Une bribe de conversation dans les transports ou la lecture de n’importe quel quotidien montre que l’Europe a un problème, et avant tout un problème avec elle-même. Tous les médias nous rapportent le psychodrame quotidien d’une Europe qui peine à sortir de l’adolescence. Si on la considère dans le temps long, l’Europe politique sort à peine de l’enfance. Soixante ans d’histoire, ce n’est même pas la durée du règne de Louis XIV. Et cette Europe adolescente prend soudainement conscience que son corps a changé depuis la petite Europe des six, il a grandi et fait d’elle une adulte mondiale, avec ses responsabilités. Cette crise d’adolescence est l’une des causes du divorce entre les citoyens et le projet européen.
L’Europe peine à s’aimer dans ses nouvelles dimensions. Elle n’a pas eu vraiment le choix de grandir, elle y a été poussée par l’histoire et par la Chute du Mur. Aujourd’hui, elle se trouve trop grande, trop compliquée. D’un côté, elle a la tentation d’annuler cet élargissement rapide. Certains intellectuels français comme Max Gallo défendent l’idée d’un "putsch franco-allemand" et d’une alliance avec la Russie par-dessus la tête des petits Etats membres. De l’autre, elle se débat dans des querelles interminables pour savoir de combien de fonctionnaires sera composé son nouveau service européen d’action extérieure, au lieu de parler des missions de ce nouveau service. Tout débat sur l’action est rapidement plongé dans les méandres d’un débat sur les moyens. L’Union semble avoir perdu confiance en elle et tout goût de l’avenir comme l’a montré la cacophonie sur l’Europe 2020.
Pourtant l’Europe est bien la seule à se trouver si moche. Partout dans le monde, il y a des intellectuels pour dire leur amour de ce modèle européen et la place que ce continent devrait prendre dans la nouvelle gouvernance mondiale. En Europe même, notre nombrilisme maladif nous prive de toute avancée. Quand la Chine, l’Inde, les Etats-Unis, le Brésil et l’Afrique ont confiance en leur avenir, l’Europe parait paralysée par la peur. Elle regrette presque l’Europe naine qui vivait à l’abri du Mur, protégée par les Etats-Unis.

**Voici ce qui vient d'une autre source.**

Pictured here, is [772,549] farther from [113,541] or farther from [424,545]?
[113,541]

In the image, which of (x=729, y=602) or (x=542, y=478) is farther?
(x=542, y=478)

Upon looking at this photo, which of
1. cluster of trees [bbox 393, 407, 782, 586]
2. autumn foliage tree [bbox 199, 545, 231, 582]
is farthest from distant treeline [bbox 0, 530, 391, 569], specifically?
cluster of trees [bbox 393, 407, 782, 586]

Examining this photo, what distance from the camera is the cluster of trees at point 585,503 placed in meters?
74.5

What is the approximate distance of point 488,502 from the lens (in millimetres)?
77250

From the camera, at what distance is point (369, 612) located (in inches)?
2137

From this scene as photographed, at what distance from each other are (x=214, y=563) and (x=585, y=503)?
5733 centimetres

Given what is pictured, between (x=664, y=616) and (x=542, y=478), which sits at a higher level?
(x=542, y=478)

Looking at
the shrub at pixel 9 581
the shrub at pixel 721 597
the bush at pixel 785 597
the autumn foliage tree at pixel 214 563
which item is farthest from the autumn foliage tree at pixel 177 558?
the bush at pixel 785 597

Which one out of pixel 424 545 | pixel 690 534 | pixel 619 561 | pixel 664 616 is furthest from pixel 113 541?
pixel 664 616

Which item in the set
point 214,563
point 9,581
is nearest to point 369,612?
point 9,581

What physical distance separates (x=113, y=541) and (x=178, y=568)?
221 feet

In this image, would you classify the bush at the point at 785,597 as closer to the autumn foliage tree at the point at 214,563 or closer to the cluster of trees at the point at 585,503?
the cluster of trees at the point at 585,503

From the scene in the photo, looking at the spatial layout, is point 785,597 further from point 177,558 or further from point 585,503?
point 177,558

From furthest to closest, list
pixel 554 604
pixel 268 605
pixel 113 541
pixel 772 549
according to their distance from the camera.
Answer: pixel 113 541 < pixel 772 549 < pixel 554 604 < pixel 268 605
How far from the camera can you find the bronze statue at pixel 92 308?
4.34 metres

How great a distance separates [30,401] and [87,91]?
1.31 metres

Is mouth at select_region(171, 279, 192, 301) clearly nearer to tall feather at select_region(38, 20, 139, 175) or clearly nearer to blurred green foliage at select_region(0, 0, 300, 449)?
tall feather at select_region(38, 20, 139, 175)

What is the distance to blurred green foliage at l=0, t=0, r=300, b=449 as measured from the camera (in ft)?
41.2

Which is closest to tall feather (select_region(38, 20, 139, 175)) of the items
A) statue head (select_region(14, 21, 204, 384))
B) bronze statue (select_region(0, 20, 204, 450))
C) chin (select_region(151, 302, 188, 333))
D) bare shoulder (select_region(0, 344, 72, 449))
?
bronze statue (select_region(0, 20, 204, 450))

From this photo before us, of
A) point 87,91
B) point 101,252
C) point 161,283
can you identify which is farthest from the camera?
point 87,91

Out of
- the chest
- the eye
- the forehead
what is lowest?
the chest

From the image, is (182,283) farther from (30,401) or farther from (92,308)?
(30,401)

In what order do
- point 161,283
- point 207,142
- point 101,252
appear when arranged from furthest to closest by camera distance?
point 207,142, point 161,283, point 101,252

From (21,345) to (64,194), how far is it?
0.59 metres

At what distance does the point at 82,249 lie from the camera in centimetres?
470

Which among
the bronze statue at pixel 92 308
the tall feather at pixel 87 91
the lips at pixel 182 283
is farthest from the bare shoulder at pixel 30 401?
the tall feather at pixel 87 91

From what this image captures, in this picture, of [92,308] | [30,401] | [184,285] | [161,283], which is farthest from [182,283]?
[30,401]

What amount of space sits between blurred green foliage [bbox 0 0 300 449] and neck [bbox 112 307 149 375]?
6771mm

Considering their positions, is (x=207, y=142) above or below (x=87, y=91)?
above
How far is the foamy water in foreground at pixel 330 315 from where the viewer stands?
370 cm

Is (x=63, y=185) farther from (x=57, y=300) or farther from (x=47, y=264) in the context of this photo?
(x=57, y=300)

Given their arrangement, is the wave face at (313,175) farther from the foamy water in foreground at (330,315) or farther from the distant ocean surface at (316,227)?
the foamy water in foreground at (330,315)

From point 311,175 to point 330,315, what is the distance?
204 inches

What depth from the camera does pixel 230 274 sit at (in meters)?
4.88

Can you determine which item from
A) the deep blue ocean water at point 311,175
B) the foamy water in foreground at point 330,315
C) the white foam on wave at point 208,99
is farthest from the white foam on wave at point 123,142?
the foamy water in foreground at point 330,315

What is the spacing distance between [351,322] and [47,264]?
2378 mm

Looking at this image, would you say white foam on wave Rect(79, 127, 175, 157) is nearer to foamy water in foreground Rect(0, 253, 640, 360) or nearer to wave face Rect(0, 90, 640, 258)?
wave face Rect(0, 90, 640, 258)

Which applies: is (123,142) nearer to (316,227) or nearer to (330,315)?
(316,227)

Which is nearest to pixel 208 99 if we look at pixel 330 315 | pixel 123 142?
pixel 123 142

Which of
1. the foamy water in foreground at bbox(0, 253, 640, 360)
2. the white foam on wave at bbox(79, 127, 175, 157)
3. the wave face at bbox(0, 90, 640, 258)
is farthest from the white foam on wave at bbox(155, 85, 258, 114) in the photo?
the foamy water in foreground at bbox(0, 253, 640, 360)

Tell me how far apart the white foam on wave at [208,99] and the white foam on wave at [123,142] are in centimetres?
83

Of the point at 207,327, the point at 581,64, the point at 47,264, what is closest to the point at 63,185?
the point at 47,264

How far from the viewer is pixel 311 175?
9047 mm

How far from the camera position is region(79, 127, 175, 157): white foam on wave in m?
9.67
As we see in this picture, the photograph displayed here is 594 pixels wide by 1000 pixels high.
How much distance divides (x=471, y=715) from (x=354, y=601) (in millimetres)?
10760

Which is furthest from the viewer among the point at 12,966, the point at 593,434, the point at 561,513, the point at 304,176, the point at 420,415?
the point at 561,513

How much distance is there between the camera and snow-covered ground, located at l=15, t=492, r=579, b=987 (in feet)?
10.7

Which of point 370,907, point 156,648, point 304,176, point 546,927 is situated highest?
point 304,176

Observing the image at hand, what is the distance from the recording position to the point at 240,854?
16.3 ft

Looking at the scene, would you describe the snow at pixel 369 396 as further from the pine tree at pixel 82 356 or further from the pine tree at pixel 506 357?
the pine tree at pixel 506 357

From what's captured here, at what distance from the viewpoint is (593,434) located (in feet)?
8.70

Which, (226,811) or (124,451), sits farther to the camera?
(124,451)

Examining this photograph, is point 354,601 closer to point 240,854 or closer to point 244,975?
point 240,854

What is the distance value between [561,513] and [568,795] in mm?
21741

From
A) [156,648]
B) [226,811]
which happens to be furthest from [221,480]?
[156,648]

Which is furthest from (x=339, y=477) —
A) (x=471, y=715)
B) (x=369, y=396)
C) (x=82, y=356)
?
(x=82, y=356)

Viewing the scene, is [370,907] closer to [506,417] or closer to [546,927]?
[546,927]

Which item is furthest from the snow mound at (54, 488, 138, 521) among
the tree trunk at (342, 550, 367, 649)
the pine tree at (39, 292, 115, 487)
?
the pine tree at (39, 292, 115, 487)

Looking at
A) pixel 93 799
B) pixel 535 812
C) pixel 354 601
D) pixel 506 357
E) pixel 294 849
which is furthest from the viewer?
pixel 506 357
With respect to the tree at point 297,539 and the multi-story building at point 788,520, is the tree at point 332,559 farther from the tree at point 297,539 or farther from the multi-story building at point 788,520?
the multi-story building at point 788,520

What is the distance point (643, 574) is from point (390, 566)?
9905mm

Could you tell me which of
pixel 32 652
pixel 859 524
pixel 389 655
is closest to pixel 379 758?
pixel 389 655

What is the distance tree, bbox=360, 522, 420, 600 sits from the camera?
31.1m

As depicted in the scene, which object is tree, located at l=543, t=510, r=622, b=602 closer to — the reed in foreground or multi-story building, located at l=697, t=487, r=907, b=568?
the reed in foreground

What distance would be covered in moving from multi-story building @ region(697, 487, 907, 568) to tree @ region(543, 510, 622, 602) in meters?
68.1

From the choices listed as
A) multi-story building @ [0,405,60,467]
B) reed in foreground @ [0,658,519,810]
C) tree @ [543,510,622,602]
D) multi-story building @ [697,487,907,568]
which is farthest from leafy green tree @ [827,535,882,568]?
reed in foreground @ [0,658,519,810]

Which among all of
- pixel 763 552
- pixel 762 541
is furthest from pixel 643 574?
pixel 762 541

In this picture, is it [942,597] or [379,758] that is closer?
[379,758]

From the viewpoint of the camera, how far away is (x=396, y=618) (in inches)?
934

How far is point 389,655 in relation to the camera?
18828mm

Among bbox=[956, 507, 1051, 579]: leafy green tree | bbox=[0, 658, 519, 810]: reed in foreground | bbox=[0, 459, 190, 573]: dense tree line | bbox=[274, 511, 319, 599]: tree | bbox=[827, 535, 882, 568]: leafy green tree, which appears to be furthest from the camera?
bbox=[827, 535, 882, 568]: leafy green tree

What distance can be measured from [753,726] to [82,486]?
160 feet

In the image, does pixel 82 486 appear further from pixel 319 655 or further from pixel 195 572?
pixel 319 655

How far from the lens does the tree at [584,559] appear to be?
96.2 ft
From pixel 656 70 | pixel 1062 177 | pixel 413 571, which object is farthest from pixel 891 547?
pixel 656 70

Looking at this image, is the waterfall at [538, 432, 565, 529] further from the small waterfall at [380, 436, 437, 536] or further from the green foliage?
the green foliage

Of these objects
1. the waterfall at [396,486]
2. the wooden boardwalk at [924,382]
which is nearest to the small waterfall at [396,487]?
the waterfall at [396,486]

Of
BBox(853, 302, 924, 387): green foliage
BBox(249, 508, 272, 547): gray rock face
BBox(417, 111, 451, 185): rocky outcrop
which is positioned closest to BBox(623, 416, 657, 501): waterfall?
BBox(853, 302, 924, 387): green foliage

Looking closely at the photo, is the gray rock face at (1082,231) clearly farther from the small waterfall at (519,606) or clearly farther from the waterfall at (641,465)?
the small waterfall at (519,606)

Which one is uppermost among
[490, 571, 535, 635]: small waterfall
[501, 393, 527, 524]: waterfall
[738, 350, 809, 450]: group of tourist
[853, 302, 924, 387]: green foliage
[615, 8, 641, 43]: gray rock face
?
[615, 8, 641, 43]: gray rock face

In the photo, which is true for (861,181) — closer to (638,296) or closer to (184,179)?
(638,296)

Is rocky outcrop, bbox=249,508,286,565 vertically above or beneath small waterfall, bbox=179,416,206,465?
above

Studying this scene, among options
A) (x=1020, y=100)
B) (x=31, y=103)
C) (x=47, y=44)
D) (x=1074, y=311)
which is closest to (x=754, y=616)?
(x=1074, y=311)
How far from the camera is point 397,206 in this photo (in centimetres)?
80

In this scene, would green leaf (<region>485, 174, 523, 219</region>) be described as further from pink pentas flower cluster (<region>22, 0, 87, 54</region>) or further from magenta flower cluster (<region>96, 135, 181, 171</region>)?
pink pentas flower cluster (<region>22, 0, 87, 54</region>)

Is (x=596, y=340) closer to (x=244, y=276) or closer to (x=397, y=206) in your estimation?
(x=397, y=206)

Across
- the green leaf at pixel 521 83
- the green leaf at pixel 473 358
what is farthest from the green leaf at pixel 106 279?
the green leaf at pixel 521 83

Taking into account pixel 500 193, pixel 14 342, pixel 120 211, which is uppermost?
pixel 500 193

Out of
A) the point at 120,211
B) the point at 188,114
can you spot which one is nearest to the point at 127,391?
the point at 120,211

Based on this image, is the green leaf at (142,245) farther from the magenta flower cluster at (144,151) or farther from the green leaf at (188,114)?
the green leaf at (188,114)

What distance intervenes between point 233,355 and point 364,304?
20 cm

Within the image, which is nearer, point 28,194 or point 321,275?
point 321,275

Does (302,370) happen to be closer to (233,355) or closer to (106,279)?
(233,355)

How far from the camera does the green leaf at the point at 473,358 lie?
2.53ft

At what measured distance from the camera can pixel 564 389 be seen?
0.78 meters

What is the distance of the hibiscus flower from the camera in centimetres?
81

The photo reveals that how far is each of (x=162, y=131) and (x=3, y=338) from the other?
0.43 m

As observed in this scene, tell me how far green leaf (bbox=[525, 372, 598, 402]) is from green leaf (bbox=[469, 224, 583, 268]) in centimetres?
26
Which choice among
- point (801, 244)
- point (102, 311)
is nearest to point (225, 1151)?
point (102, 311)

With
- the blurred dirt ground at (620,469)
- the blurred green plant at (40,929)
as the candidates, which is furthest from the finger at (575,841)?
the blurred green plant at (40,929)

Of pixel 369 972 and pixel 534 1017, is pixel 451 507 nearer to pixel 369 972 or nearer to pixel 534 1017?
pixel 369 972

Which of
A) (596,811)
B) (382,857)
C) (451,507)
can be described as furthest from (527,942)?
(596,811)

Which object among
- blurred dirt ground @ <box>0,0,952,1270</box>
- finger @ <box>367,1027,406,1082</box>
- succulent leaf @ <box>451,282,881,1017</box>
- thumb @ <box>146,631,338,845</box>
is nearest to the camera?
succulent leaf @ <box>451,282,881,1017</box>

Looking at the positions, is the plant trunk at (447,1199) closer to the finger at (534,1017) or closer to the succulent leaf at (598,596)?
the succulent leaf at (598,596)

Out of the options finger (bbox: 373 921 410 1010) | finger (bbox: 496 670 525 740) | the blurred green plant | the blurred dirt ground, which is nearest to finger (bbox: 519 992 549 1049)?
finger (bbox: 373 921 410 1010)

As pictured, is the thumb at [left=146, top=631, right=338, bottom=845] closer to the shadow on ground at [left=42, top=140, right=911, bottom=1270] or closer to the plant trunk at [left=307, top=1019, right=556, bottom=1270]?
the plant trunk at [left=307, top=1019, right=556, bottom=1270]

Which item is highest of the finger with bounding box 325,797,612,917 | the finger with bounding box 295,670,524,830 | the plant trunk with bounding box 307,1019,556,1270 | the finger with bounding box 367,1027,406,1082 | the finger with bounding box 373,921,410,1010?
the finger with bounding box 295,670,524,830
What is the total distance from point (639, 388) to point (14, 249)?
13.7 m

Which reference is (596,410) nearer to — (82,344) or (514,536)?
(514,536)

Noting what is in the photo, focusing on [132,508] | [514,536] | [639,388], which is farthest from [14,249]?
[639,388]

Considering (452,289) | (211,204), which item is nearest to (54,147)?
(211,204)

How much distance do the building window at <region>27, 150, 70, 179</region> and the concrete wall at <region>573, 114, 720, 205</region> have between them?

La crise a grippé les deux moteurs de la construction européenne : la solidarité et la recherche de l’efficacité. D’une part, les chefs d’Etats se demandent à Bruxelles s’ils doivent aider tel ou tel pays en difficulté. De l’autre, ils n’envisagent de le faire que par des mécanismes compliqués, tentant de préserver l’indépendance de chaque organe. Or, quand un membre est attaqué, c’est tout le corps qui est en danger. Mais la tête (le Conseil européen) se demande si il est sage d’intervenir et le cœur (la Commission) semble avoir cessé de battre et d’envoyer des idées nouvelles, de l’impulsion dans le corps engourdi de l’Europe. Il faudrait cesser de se regarder le nombril et penser de nouveau l’Europe comme un "nous". La crise continentale du "moi" est provoquée par la crise de 27 petits "moi".
Parce que l’Europe entretient un rapport compliqué avec elle-même, elle vit une relation complexée avec les autres. Pourtant, elle n’a aucune raison de s’excuser d’être elle-même. Y compris avec ceux qui toquent à sa porte. Au lieu de répondre par le réflexe de peur – "C’est qui ?" – on voudrait entendre : "Oui, c’est pour quoi ?". En effet, les Européens obsédés par eux-mêmes, leur fonctionnement, leurs problèmes monétaires en oublient que l’on peut très bien construire quelque chose avec quelqu’un qui ne nous ressemble pas tout à fait. Or, on ne demande jamais aux Turcs, aux Serbes, aux Islandais quel est leur rêve d’Europe. Quelles seront leurs priorités une fois dans le club ? Comment imaginent-ils l’Europe dans le monde dans 50 ans ? Rien de tout cela pour l’instant.
Ce qui manque aujourd’hui aux Européens, c’est un grand projet. On pourrait même dire une utopie. Les défis ne manquent pas : pacifier les relations internationales comme on a pacifié les relations européennes, être un acteur majeur du développement durable ou bâtir la grande économie solidaire de la connaissance de demain. Mais pour cela, il faudrait se secouer un peu.